Flávio Luís Ferrarini - In Memoriam

Flávio Luís Ferrarini - In Memoriam

Flávio Ferrarini

In memorian

Natural de Nova Pádua, Flávio Luís Ferrarini mudou ainda adolescente para Flores da Cunha (RS), onde fixou residência. Era publicitário e colunista dos jornais O Florense – desde seu início, em 1988 – e Semanário, de Bento Gonçalves. Além disso, Ferrarini, colaborava com vários sites literários.

Entre seus reconhecimentos, está o empréstimo de seu nome à Biblioteca Pública Municipal de Nova Pádua e ter sido escolhido Patrono da 30ª Feira do Livro de Flores da Cunha.

Suas obras mereceram artigos elogiosos, como o de José Paulo Paes, ensaísta, poeta e tradutor brasileiro. Ferrarini acumulou resenhas entusiastas em importantes publicações literárias do Brasil.

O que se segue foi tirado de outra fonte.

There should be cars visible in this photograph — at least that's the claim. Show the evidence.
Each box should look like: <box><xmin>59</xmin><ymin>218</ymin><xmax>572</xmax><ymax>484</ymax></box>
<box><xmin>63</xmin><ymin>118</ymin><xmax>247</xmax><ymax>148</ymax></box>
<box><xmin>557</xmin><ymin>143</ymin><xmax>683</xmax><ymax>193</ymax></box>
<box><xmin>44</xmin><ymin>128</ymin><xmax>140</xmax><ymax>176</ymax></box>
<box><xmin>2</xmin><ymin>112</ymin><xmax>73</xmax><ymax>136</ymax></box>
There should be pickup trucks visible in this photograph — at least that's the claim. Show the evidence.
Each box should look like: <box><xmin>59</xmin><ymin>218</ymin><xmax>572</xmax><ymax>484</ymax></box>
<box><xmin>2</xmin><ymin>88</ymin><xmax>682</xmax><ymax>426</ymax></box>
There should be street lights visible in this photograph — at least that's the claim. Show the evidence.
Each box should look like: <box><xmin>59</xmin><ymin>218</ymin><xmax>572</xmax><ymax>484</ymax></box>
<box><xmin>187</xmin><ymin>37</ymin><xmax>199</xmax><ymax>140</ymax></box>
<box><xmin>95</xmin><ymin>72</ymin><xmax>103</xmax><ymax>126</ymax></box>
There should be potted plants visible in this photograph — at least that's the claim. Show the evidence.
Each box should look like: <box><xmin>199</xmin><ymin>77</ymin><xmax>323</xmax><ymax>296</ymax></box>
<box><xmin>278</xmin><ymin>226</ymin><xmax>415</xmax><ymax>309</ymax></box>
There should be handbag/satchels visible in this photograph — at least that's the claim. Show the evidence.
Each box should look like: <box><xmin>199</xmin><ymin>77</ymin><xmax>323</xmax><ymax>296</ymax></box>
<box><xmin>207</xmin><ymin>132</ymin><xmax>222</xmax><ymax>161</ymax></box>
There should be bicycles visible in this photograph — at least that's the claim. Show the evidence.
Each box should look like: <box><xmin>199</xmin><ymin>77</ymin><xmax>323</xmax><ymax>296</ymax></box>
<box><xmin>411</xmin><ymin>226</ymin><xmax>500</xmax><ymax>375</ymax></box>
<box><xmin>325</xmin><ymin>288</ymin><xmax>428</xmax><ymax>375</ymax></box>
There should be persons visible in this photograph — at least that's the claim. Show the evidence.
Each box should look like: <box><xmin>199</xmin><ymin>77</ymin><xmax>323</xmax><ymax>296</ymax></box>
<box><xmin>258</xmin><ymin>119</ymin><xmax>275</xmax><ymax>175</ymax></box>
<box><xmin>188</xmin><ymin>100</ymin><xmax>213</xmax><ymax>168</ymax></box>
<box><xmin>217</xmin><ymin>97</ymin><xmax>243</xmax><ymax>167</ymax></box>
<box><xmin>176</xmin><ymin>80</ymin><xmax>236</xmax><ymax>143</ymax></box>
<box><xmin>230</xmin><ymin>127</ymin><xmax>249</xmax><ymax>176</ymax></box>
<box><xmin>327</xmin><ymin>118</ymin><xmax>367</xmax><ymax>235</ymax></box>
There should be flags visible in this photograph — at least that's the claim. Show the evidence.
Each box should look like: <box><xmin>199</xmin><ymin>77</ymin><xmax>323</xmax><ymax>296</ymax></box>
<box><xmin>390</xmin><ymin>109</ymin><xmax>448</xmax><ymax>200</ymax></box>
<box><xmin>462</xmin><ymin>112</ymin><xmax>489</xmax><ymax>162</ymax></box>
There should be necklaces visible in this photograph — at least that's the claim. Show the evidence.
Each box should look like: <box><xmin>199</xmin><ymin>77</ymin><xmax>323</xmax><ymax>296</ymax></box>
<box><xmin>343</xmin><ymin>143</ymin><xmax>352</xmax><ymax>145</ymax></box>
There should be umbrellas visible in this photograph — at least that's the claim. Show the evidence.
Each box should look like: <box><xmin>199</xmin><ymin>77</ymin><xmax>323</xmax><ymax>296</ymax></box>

Flávio Luís Ferrarini publicou seu primeiro livro individual em 1985, abrindo uma série de dezessete obras, nos gêneros de contos, crônicas, poesia, poesia em prosa, novela e narrativas infanto-juvenis. O colunista morreu em um acidente de trânsito em 16 de junho de 2015. Suas crônicas permanecem no site como forma de homenagem póstuma.

 

Contatos

Quatro ponto nove

Ontem completei quatro ponto nove.

Ontem completei quatro ponto nove. Pois é meu amigo de longa data, estamos ficando velhos. Temos os dois pés praticamente fincandos na casa dos cinquenta anos de idade. 
Estamos ficando velhos quando já não conseguimos deter o avanço do exército de cabelos brancos, seja com tônicos capilares, seja com loções milagrosas ou seja com promessas para o santo da cabeleira farta.
Estamos ficando velhos quando já não há mais ferro de passar capaz de desamassar a roupa do rosto.
Estamos ficando velhos quando as velas custam mais que o bolo.
Estamos ficando velhos quando a formiga da idade abre sulcos em nossa face e o espelho é nosso próprio disfarce.
Estamos ficando velhos quando nos tornamos dependentes de remédios para dormir.
Estamos ficando velhos quando começamos a nos atormentar com o joelho emperrado e a pança que dança.
Estamos ficando velhos quando damos a pingar suor nas dobrinhas do braço.
Estamos ficando velhos quando damos a nos preocupar com a taxa de leucócitos, índice de glicose e outras coisas mais.
Estamos ficando velhos quando o fator que levamos em conta é o previdenciário.
Estamos ficando velhos quando já não brincamos como o menino que se agita em nossas lembranças.
Estamos ficando velhos quando nossos filmes preferidos entram naquelas listas dos “Melhores do século” e a música da nossa juventude toca no elevador.
Estamos ficando velhos quando damos a repetir as mesmas velhas piadas e nos divertirmos com elas como se fosse a primeira vez.
Estamos ficando velhos quando começamos a acreditar em tudo, enquanto os jovens acham que sabem tudo.
Estamos ficando velhos quando recorremos ao velho chavão: “O trabalho dá prazer e o prazer dá trabalho”.
Estamos ficando velhos quando começamos a reconhecer o que perdemos: vigor físico, saúde e senso de humor. Os jovens, por sua vez, desconhecem o que lhes falta.
Estamos ficando velhos quando já não conseguimos mais dar maus exemplos e começamos a dar bons conselhos.
Estamos ficando velhos quando usamos o tradicional cumprimento de aperto de mão. Aperto de mão é coisa do passado. E como bem sabemos, o passado é coisa morta e, às vezes pode até cheirar mal.
Estamos ficando velhos quando nos pegamos dizendo baixarias atemporais: “Ah, essa eu pegava”.
Estamos ficando velhos quando começamos a maioria das falas com “No meu tempo...”. Na verdade, todo aquele que começa uma fala com “No meu tempo” já era.
Estamos ficando velhos quando usamos a palavra “gurizada” no lugar de “galera”. Falar “gurizada” é pisar na bola, dar bola fora.
Estamos ficando velhos quando, de repente, começamos a ficar doentes dos nervos: resmuguentos, impacientes e ranzinzas.
Estamos ficando velhos quando começamos a ganhar pantufas, meias de lã e caixinhas para guardar remédios de presente de aniversário.
Por fim, estamos ficando velhos quando começamos a pensar com “cabeça de velho”.